# Best USB-C to headphone jack accessory for 2021 iPad Pro?



## Composer 2021 (May 28, 2021)

I ordered Apple's USB-C to headphone jack dongle to go along with my iPad Pro, and I am not happy. Some apps have significant audio delay and crackling noises (damn you to whoever thought about taking away the headphone jack). YouTube is the worst offender I have noticed so far - can't get 5 seconds into a video without another crackle and the audio keeps going an entire second after I pause the video. I noticed that the audio delay in Minecraft varies a little bit. Could this be a hardware issue with the dongle or a lack of software optimization for this brand new iPad? I just updated it to iOS 14.6 if that means anything.


----------



## Composer 2021 (May 28, 2021)

It may be partly due to streaming issues. I have never had a device that handled streaming lag by having crackling audio before. The issue doesn't seem to fix itself even when I pause something for a while to let it "buffer", which is not acceptable.


----------



## rsg22 (May 28, 2021)

I have the new iPad Pro and the same Apple USB-C headphone dongle. I've been using YouTube quite a bit, listening to concerts and other videos, and haven't had issues. No crackles or delays in stopping the video. However I did just fire up Minecraft with the headphones plugged in, and immediately noticed a significant delay with the audio. Unplugged the headphones and the delay went away. Plugged them back in and the delay did not return, so it appears unplugging and re-plugging the headphones fixed the delay at least temporarily. I'm still on iPad OS 14.5.1 by the way


----------



## Composer 2021 (May 28, 2021)

I found with Minecraft that the delay varies.


----------



## Composer 2021 (May 28, 2021)

I'm also having a lot of video streaming issues. Everything wants to refuse to stream in HD at first. Maybe an issue between the new 5G modem and my house's 4G router?


----------



## Composer 2021 (May 28, 2021)

Now YouTube is working fine. I reckon the audio lag is _completely _random. I really hope there is a fix.


----------



## Martin S (May 29, 2021)

I just got the same adapter for my new iPad Pro 2021(iOS 14.5) today, and experienced the same crackling sounds randomly and only once experienced delay (and crackling) on one video from within StaffPad (tutorials video). However, after rebooting the iPad there’s no delay on videos anymore, either from YouTube or Disney+. The crackling sound still appears randomly but disappears when unplugging and replugging the adapter. Strange…

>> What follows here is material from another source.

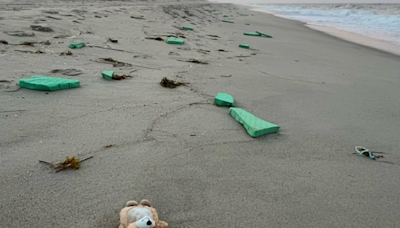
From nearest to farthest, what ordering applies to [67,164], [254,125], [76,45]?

Also; even though it appears to be plugged in properly with a little click, the usb-c side of the adapter can be wiggled a bit while in the socket on the iPad. Wondering if this could be the culprit?

When plugging in my Audient Evo4 audio interface directly via usb-c, there’s no such problems at all.


----------



## Composer 2021 (May 30, 2021)

I think the problem is purely a digital/software one. On YouTube, it can work fine for an entire video and start lagging and crackling as soon as I open a new video.


----------



## jonnybutter (May 30, 2021)

I have used both an Anker multi-port dingus and the apple headphone one. No software problems like you describe, but plenty of others. May I just say that I am not a fan of iOS? It’s buggy as hell and poorly thought out. Not great on a phone, though bearable. But on the iPad - 👎🏻.


----------



## jaketanner (Jun 4, 2021)

Martin S said:


> Also; even though it appears to be plugged in properly with a little click, the usb-c side of the adapter can be wiggled a bit while in the socket on the iPad.


Same issue here...I also have some crackling, but it's when using it as a Roku remote and headphone port. There is a lag between video and audio.


----------



## GingerMaestro (Jun 10, 2021)

Hey
Just finding this thread. I have just bought a new iPad Pro. Could someone recommend the best Dongle with a headphone Jack and USBC charging hole, so you can listen to music and charge at the same time. They all seem to get mixed reviews on Amazon etc...

Ultimately I will want to plug a midi keyboard, headphone and charger into my iPad. Has anyone had much success with regular usbc hubs ?


----------